Громобой отошел дальше всех. Легко орудуя топором, он рубил быстрее и сделал уже больше всех Пригоричей, ослабленных долгим голодом. Рядом с Громобоем работал Плуталя, сын дяди Миляя, такой же круглолицый, сероглазый, с молоденькой светло-пшеничной бородкой. Веселый нрав не давал ему унывать, и даже сейчас, с усилием помахивая топором, он пытался что-то напевать, хотя вместо голоса изо рта вырывались лишь облачка белого пара. Громобой покосился на него: как ему вчера успела рассказать Задора, Плуталя женился как раз в последнюю осень, и этой бесконечной зимой у него успел родиться сын, но тут же умер, а жена, измученная холодом и голодом, умерла почти сразу после родов. «Чего еще ждать – род человеческий кончается!» – горестно восклицала Задора, прижимая к себе головки двоих детей. И Громобою хотелось немедленно подскочить до самого неба, ухватиться руками за тучу, в которой спит его небесный отец, и тряхнуть ее так, чтобы вся вселенная содрогнулась, чтобы выпала откуда-нибудь эта пропащая весна! Пока он своими ногами до нее дойдет, поздно будет!
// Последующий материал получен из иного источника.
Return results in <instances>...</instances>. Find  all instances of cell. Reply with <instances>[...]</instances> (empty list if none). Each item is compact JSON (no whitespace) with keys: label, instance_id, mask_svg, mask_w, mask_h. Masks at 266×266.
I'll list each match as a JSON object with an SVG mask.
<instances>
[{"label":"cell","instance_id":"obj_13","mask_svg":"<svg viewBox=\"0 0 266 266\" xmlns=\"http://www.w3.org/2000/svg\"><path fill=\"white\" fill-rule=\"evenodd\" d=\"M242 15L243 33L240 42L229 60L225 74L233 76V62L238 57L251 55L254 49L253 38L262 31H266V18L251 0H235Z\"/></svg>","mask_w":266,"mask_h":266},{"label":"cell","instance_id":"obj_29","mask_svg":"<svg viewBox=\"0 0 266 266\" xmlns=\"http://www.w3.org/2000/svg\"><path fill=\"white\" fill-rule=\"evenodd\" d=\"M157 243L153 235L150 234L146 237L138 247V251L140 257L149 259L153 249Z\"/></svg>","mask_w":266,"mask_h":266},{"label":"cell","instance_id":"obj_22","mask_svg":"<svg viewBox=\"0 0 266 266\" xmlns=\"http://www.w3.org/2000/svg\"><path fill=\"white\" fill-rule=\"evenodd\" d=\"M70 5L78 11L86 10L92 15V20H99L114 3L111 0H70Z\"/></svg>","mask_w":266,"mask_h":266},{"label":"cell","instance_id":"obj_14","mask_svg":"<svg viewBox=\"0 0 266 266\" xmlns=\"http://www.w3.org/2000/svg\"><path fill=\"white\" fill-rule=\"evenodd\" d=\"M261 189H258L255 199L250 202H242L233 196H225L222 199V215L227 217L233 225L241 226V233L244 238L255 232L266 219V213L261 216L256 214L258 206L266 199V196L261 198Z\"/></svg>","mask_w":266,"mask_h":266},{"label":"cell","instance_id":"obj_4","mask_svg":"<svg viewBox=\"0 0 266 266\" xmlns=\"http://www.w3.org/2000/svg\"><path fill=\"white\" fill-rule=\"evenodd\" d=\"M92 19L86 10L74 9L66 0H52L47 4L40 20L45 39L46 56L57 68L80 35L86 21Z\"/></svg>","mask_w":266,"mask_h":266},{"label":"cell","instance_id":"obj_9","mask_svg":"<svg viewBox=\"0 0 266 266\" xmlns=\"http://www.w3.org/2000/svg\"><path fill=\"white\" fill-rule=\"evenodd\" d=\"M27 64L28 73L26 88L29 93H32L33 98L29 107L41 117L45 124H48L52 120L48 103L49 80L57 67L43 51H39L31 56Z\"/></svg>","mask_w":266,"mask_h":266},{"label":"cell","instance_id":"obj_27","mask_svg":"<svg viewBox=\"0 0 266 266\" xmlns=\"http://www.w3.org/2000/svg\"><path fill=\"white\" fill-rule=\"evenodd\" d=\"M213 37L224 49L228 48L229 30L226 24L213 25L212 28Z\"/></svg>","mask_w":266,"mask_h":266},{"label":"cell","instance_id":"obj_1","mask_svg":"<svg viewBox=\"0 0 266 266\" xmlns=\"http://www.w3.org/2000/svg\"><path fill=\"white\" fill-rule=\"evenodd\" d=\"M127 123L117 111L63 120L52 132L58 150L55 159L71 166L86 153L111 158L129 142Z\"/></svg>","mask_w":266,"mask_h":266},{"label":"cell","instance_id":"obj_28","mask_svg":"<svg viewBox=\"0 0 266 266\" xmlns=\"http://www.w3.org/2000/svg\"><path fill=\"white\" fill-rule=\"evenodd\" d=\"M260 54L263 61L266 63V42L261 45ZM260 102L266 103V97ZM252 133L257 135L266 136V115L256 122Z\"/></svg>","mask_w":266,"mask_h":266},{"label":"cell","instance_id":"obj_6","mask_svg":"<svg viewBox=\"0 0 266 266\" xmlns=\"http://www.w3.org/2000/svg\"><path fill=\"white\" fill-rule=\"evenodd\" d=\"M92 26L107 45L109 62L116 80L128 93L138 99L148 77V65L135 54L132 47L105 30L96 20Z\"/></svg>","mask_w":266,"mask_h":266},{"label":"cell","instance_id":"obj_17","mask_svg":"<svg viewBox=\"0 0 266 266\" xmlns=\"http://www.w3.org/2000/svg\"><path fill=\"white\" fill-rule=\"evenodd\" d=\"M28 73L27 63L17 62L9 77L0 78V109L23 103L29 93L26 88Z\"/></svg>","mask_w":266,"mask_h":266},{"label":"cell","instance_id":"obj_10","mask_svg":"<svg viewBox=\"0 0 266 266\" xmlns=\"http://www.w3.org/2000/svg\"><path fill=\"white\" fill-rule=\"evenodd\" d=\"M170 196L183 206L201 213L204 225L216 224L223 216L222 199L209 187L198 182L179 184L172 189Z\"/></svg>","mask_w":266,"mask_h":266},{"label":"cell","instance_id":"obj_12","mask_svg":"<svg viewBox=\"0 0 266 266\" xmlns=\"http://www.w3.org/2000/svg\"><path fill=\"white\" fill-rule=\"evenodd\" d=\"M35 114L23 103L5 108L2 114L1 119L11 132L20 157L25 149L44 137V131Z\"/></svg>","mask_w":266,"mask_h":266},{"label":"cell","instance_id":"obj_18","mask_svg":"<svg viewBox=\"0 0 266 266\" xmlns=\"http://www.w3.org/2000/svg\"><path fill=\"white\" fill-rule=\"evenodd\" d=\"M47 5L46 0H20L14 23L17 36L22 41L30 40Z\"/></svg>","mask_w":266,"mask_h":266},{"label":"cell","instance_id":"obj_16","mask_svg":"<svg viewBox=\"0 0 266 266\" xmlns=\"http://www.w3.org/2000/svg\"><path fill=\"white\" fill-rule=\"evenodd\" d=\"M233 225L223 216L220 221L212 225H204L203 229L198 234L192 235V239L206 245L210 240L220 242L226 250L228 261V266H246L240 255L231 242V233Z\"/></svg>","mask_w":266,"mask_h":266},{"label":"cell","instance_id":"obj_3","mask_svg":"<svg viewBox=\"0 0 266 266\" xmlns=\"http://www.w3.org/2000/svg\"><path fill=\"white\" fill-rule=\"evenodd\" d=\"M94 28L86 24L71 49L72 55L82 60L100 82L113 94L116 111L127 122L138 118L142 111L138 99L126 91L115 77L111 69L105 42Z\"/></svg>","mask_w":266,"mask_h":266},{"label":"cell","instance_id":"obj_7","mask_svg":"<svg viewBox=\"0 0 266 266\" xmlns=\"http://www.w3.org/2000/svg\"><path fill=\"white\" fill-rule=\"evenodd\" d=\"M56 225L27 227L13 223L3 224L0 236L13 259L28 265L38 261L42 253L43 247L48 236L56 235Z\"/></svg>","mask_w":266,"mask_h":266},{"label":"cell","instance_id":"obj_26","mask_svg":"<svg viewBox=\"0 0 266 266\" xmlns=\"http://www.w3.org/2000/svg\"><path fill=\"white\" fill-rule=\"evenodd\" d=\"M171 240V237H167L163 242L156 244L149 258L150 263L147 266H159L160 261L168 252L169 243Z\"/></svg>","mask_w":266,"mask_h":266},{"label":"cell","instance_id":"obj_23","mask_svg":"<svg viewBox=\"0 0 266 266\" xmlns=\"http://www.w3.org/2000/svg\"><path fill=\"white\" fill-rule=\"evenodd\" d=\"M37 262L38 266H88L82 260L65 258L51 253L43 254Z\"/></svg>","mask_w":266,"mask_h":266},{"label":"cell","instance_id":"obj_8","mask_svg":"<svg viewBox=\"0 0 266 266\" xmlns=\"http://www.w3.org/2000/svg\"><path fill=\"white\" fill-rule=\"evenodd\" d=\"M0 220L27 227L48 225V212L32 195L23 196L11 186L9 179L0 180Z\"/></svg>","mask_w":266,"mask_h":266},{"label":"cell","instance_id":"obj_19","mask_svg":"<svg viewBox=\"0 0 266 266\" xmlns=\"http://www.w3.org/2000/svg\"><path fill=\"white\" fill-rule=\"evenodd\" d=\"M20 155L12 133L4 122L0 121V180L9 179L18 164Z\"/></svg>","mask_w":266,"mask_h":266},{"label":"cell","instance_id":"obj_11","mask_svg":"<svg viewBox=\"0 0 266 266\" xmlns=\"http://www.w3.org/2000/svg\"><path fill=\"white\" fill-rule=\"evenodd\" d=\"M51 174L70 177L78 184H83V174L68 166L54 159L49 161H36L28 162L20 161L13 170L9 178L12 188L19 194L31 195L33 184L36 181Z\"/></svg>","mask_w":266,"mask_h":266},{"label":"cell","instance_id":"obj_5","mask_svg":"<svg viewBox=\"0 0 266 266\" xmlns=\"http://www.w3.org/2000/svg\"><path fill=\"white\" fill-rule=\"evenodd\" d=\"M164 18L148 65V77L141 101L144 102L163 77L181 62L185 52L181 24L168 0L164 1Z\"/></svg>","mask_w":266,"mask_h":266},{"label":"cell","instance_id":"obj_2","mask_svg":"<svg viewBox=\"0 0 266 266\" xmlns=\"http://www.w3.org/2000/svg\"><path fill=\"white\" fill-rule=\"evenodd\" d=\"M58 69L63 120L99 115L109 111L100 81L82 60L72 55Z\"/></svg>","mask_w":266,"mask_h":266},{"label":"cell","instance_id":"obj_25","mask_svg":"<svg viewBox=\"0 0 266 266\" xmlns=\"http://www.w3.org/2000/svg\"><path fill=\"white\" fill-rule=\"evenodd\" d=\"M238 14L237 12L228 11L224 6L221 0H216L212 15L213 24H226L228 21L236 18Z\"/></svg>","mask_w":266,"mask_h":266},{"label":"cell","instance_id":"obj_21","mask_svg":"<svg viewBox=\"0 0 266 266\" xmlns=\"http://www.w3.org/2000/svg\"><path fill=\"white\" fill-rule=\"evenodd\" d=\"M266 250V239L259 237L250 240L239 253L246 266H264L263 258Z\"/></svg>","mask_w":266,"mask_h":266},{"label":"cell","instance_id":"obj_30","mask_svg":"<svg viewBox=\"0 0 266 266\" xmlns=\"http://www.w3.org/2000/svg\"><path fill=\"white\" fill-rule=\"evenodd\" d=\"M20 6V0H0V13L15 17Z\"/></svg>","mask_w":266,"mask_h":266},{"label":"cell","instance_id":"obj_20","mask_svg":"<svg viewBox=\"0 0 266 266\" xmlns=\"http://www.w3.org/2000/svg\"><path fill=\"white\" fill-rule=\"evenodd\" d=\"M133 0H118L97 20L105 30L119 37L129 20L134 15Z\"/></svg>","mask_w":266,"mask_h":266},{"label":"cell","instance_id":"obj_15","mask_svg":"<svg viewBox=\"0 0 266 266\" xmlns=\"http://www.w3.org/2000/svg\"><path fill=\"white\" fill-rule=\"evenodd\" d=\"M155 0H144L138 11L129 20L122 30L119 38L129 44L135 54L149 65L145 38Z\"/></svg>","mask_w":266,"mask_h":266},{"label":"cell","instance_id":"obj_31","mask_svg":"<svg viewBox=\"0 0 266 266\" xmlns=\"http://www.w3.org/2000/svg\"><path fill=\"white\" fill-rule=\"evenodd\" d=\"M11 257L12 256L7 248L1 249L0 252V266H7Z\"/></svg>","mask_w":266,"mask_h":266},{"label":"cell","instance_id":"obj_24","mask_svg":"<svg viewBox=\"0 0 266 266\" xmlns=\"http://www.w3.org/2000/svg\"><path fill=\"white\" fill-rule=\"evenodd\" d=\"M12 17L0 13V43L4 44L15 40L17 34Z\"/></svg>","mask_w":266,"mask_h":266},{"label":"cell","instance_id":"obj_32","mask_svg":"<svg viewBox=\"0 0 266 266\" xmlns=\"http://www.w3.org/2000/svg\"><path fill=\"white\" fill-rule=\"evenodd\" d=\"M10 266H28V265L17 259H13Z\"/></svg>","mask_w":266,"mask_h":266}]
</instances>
Оттащив к волокуше чахлое ольховое бревнышко – «Ничего, как высохнет, так еще гореть будет!» – Плуталя вернулся и снова взмахнул топором. Но едва он ударил по стволу небольшой серой осинки, как где-то рядом раздался громкий болезненный крик. Охнув от неожиданности, Плуталя отскочил; Громобой отпрянул от толстой березы, над которой трудился, и встал, держа топор наготове и оглядываясь.
– А-а-а! – стонал и кричал кто-то невидимый совсем рядом; голос был жалобный, страдающий, невыносимый.
Какое-то живое существо мучилось от внезапной боли, плакало, звало на помощь. Плуталя вертел головой по сторонам; голос был вроде бы женский и притом незнакомый. От него пробирала дрожь, хотелось бежать, лишь бы его не слышать, хотелось увидеть того, кто так мучается, но тот не показывался.
А Громобой глянул на ствол осины: из раны на зеленовато-серой коре, оставленной Плуталиным топором, сочилась синяя кровь, ползла по стволу и падала на снег. Синие пятна, как сок раздавленной черники, растекались все шире, и оттуда, из кроны голых осиновых ветвей, летел этот жалобный стон.
– Что же ты наделал! – сказал вдруг чей-то голос. – Что же ты натворил!
Позади раненой осинки вдруг встала высокая, худощавая девушка в белой шубке, с распущенными густыми, спутанными снежно-белыми волосами. Черты лица у нее были тонкие, глаза – большие и круглые, без бровей и ресниц, а нос по-птичьи выдавался далеко вперед. Это был не человек, и внешнее сходство этого существа с человеком делало его еще более отвратительным и жутким. Глаза, устремленные прямо на Плуталю, горели красным огнем, пригвождали к месту, наполняли жилы жаром и льдом. Вскрикнув от ужаса, Плуталя отшатнулся назад, но ноги его будто вросли в снег, и он упал на спину.
– Что же ты наделал! – с тоской повторила белая нечисть и протянула к парню длинные, тощие руки с тонкими пальцами. – Сестру ты мою родную загубил, оставил ты меня сиротой горемычной!
По ее лицу текли кроваво-красные слезы, и зубы у нее во рту тоже были красными. Вытаращив глаза и раскрыв рот, с бессмысленным от ужаса лицом, Плуталя отчаянно пытался ползти спиной вперед, прочь от нее, но, несмотря на все усилия, оставался на месте: сам снег как будто держал его. Из его рта валил пар, но не вырывалось ни звука. Шатунья сделала шаг к нему, протягивая руки.